Longevity Hacks

These 8 Science-backed Habits Could Significantly Increase Your Lifespan

Taking responsibility for our own health can seem daunting. But it doesn’t have to be.

Inverse; Getty Images

Anyone can fall prey to the false logic that making every healthy choice available will extend your life. Always opting for salad over a burger and fries, exercise over sleeping in, or fruit over refined sugar should add up to extra decades of life enjoyed in good health, right?

If so, this can make taking responsibility for our own health daunting. Instead, a group of public health researchers argue that small healthy habits throughout our lives, rather than an all-or-nothing approach, could be most beneficial.

Mai Nguyen, a health science specialist at the Department of Veterans Affairs and a medical student at Carle Illinois College of Medicine, studied some of the most impactful health habits. She presented her findings on July 24 at the annual meeting of the American Society for Nutrition in Boston.

She found that integrating these eight habits into your daily life could make a significant difference in a person’s chances of living a long and healthy life. To find that out, she studied the daily habits of 700,000 U.S. veterans. She pulled data collected between 2011 and 2019 for the Veterans Affairs Million Veteran Program. The analysis looked at adults between 40 and 99, as well as over 33,000 deaths among those included.

To her surprise, she found that even adopting one or two daily habits by age 40 made a difference in an individual’s lifespan. Disclaimer: None of these are magic tricks or shockers. However, they do take effort to obtain. But you probably already have a few under your belt.

The 8 habits

  • Being physically active
  • Being free from opioid addiction
  • Not smoking
  • Managing stress
  • Having a good diet
  • Not regularly binge drinking
  • Having good sleep hygiene
  • Having positive social relationships

These habits, many of which appear on the American Heart Association’s Life’s Essential 8 list, exist on a spectrum. This means that they don’t require an all-or-nothing approach. For instance, it’s possible to have sleep hygiene habits that are consistent and healthy five or six days a week but stray occasionally. Still, that doesn’t mean one day of wandering from a consistent schedule ruins the benefits of a regular habit.

Which habits are most important?

Crucially, Nguyen says these aren’t all weighted equally. Regular exercise, she found, seemed to have the biggest impact. She looked at the metabolic equivalent of task (MET), a measure of the amount of oxygen consumed during a certain activity. Sitting quietly takes one MET; four METs would be walking up a flight of stairs without getting winded. Physical activity that increased longevity clocked in at seven or more METs per week. Moderate exercise, like brisk walking, translates to three to six METs, while vigorous activity, like jogging, comes in at seven or more.

The habit that had the least impact was positive social relationships, but its absence could still be detected. “You could see a 5 percent decrease in mortality compared to not having positive social relationships,” Nguyen tells Inverse.

Physical activity, opioid use, and smoking shortened lifespan most dramatically. These three factors presented a 30 to 45 percent higher risk of death during the study period, while stress, binge drinking, poor diet, and poor sleep hygiene added a 20 percent increased risk of death, according to the study.
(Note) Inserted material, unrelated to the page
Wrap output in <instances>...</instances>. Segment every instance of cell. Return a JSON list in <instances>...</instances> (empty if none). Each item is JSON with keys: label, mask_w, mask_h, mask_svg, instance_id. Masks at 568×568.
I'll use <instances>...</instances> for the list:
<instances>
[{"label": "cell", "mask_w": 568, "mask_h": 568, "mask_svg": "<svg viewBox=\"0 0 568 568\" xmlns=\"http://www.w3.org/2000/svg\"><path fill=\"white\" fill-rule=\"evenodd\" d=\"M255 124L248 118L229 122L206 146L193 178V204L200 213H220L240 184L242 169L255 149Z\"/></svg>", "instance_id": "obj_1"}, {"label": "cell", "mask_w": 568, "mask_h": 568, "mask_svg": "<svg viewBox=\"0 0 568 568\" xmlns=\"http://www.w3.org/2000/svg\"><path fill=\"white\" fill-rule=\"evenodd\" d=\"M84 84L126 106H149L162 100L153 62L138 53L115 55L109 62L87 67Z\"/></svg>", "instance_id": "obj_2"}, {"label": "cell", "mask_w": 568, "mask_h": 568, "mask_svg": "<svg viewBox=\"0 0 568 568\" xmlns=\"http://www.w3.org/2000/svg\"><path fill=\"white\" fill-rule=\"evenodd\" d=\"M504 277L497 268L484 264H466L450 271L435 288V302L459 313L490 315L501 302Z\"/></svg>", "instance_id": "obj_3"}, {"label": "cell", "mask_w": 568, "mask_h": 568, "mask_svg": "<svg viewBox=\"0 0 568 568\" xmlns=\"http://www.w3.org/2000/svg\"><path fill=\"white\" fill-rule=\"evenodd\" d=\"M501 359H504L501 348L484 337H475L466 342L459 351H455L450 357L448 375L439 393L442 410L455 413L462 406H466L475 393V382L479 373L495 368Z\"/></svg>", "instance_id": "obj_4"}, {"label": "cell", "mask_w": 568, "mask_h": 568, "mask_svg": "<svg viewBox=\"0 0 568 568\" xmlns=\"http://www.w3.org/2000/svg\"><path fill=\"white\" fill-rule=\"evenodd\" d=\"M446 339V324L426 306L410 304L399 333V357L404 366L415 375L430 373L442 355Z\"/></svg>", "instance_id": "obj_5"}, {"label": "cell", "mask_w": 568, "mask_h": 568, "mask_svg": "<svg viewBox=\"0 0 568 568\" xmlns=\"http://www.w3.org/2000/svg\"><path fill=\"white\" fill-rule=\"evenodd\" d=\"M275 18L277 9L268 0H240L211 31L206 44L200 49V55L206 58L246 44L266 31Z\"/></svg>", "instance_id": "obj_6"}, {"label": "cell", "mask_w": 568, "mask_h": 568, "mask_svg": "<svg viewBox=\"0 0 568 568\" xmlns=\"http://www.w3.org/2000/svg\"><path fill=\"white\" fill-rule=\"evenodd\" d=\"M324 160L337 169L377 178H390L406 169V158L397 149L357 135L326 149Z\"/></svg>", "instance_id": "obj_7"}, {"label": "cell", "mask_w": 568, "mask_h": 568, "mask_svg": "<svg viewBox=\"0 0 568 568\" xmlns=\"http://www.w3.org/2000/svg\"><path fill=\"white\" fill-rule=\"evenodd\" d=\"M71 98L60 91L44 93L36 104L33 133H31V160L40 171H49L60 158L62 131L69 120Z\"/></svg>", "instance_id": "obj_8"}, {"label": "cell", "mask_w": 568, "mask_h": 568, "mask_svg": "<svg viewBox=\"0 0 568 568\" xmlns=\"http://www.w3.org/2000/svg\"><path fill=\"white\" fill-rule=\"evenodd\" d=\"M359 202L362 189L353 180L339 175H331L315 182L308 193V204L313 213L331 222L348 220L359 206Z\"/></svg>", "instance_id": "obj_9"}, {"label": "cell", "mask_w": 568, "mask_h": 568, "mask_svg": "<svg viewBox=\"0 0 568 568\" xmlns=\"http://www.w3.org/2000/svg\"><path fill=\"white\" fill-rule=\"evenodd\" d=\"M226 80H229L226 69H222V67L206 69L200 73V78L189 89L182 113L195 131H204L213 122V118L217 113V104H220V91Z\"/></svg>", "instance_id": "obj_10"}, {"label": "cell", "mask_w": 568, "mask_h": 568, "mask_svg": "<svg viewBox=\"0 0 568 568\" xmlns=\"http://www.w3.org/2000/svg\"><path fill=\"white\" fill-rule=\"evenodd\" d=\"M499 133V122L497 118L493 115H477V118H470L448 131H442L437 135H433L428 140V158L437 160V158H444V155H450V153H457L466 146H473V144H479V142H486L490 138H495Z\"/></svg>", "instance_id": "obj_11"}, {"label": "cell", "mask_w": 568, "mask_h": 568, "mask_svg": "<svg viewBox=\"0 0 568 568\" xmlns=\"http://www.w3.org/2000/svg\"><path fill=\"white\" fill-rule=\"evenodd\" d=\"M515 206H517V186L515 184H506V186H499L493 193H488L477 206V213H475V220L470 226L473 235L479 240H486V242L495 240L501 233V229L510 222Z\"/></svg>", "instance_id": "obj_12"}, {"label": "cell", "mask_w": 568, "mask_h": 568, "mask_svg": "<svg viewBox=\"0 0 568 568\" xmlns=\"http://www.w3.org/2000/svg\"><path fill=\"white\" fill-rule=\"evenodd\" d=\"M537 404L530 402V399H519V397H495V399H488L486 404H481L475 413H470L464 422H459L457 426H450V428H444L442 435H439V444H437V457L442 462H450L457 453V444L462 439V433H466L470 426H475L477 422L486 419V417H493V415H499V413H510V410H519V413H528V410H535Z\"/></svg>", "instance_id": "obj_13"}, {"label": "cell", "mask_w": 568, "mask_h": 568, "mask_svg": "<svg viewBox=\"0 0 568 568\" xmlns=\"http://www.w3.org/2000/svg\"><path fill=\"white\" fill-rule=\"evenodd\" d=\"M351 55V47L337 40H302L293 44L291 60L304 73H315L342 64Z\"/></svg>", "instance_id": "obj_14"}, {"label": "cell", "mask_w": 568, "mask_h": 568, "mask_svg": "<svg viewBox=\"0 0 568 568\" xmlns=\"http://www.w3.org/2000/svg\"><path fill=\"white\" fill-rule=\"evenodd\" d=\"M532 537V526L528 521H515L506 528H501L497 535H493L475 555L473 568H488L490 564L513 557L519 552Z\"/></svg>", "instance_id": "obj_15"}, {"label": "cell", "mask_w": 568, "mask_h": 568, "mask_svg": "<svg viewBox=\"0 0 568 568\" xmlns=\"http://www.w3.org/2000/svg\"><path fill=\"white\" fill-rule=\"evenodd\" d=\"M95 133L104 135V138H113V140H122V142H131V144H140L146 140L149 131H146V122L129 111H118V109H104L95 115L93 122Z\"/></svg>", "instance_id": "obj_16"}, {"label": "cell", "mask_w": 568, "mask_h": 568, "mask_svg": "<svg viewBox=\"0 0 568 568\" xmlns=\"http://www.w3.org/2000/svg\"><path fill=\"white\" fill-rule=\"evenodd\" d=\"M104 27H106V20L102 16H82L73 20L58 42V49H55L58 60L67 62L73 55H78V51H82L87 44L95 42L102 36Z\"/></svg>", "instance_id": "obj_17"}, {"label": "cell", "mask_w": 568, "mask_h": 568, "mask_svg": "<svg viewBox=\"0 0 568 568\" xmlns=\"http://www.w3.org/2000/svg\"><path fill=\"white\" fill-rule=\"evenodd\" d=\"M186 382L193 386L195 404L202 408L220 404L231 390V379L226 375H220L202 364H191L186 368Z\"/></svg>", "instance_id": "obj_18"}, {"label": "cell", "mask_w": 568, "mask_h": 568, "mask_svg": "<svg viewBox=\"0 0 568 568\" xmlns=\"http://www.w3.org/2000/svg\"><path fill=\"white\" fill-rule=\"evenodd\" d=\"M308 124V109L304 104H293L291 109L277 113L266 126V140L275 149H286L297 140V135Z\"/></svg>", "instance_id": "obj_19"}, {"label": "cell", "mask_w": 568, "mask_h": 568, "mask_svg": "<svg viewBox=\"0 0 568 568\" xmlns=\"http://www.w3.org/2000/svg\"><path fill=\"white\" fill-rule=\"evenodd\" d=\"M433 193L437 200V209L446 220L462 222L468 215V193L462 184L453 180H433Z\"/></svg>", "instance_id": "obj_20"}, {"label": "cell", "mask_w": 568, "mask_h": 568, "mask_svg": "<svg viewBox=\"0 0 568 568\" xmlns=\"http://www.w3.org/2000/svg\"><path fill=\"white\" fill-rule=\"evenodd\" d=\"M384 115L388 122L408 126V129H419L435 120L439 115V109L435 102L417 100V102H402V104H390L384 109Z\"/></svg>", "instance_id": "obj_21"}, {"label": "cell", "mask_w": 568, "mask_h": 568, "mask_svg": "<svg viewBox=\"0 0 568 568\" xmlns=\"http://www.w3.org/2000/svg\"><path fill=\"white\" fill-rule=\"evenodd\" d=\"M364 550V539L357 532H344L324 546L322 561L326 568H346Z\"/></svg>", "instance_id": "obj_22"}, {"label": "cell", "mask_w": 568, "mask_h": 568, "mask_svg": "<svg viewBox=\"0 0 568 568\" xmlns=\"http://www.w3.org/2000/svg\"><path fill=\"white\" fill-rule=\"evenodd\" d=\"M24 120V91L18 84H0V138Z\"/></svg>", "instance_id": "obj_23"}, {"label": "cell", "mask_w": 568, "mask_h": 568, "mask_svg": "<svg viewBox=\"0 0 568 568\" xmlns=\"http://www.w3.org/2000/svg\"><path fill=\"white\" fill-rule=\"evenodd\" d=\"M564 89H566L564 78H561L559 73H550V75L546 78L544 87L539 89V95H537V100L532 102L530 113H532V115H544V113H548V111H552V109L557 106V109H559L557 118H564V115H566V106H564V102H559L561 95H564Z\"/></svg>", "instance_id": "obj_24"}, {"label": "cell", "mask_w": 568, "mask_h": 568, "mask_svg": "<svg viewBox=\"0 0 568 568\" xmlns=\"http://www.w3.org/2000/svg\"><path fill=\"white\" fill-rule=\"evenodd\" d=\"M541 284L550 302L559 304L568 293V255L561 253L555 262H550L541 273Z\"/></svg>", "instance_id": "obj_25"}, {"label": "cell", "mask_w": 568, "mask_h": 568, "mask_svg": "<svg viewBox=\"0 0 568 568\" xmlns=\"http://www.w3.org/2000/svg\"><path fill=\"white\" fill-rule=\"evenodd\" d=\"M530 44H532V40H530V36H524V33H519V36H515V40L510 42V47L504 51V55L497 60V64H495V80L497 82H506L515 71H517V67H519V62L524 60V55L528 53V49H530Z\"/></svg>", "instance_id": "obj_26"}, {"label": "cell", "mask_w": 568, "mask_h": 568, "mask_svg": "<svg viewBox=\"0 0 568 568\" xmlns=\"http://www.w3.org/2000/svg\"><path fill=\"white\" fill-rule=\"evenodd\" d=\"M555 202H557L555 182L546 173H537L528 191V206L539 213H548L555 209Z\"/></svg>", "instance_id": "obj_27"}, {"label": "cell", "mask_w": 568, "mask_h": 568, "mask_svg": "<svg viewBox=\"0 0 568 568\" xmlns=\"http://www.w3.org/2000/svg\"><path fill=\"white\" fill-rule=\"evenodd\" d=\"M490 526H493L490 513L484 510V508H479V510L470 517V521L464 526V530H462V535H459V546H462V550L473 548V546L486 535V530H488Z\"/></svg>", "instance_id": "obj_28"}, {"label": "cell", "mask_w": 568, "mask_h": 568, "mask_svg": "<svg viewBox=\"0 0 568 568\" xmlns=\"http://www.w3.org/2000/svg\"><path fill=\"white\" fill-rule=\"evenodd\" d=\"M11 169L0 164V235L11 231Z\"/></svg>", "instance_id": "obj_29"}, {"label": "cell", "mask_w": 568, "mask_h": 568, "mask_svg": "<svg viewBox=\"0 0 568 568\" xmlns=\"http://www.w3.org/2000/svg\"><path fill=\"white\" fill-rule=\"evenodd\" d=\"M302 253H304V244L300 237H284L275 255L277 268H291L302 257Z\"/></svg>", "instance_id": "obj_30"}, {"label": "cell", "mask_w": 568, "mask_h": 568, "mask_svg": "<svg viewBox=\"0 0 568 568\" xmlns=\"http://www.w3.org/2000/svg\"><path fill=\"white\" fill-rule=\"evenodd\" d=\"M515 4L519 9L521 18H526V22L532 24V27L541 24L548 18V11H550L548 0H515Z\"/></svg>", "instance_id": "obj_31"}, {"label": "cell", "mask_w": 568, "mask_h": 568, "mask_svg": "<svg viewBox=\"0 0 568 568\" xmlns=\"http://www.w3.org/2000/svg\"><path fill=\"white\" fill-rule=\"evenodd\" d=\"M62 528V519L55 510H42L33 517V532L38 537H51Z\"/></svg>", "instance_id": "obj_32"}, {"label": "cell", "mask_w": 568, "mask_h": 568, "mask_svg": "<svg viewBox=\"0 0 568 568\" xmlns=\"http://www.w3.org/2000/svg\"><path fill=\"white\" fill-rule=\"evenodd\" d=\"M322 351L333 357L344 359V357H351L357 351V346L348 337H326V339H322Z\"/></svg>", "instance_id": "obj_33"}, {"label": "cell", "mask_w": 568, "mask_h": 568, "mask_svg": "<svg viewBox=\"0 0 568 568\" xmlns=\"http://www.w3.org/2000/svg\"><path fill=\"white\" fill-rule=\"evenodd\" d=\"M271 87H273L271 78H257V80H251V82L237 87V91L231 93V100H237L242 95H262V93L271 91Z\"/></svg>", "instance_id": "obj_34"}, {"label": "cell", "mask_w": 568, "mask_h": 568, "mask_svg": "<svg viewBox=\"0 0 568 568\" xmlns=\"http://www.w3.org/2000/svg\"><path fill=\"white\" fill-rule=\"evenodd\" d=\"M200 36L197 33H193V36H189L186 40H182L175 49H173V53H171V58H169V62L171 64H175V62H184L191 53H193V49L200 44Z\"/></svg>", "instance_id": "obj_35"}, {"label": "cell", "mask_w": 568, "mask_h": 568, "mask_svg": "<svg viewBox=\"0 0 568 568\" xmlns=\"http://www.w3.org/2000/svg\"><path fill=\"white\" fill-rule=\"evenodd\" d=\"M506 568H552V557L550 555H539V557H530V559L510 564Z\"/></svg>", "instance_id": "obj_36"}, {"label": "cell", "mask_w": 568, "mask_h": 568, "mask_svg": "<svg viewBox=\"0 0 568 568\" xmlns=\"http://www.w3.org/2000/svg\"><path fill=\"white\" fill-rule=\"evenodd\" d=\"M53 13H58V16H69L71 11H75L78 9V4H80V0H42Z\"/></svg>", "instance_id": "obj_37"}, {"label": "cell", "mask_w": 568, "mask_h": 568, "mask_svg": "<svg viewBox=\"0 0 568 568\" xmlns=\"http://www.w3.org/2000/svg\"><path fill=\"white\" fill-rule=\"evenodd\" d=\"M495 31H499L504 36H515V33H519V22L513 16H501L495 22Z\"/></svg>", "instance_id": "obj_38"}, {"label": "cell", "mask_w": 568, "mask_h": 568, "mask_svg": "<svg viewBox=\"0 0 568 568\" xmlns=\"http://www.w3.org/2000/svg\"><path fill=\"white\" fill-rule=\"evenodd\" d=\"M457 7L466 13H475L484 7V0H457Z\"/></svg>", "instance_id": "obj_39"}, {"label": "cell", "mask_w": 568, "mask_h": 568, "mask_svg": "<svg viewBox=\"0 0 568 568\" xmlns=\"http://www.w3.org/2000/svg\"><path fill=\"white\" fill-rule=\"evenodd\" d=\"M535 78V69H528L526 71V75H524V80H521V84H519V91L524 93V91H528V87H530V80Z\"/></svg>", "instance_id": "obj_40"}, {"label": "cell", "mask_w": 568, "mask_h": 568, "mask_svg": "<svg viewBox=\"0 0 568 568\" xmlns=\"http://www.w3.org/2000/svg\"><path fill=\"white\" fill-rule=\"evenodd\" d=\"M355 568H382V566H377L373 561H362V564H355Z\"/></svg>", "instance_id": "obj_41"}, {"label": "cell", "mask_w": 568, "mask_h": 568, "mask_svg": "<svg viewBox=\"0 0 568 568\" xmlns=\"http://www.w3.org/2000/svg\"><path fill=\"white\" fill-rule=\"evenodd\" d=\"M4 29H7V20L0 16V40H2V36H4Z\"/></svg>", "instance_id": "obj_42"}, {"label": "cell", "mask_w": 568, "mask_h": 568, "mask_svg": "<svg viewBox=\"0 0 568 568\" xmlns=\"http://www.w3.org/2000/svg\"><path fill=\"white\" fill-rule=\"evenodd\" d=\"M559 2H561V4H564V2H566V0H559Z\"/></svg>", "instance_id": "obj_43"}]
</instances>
It’s never too late to start

Nguyen found that men who integrated all eight habits by age 40 were predicted to live, on average, 24 years longer than men with none of these habits. For women, it came to 21 years.

“Even if you just adopt one thing, you can gain four years of life at the age of 40,” Nguyen says. “If you're past 40, in your 50s or 60s, you can still make one change, and that still can expand your life expectancy there.”

Imperfection during youth doesn’t disqualify you, either. “If there's a reader out there who's like, ‘I don't have all eight of these things, I've already [been] smoking since I was a teenager,’ that's okay,” she says. “What I really want people to understand is that — and I was really surprised by this — if you just adopt one or two of the lifestyle factors, you can actually see a positive change in terms of your life expectancy.”

Living for longevity

Nguyen’s study is part of a practice known as lifestyle medicine. Lifestyle medicine focuses on addressing underlying issues rather than their symptoms.

“Literally everything is within their power, whether or not they want to make the change,” Nguyen tells Inverse. She says that medicine tends to overemphasize lab tests and medication, so investing in a person’s confidence to manage their own chronic illness or simply take care of themselves holds a great deal of power.

“Small changes make a difference,” she says. “Bigger changes obviously make bigger differences, but every little thing counts.”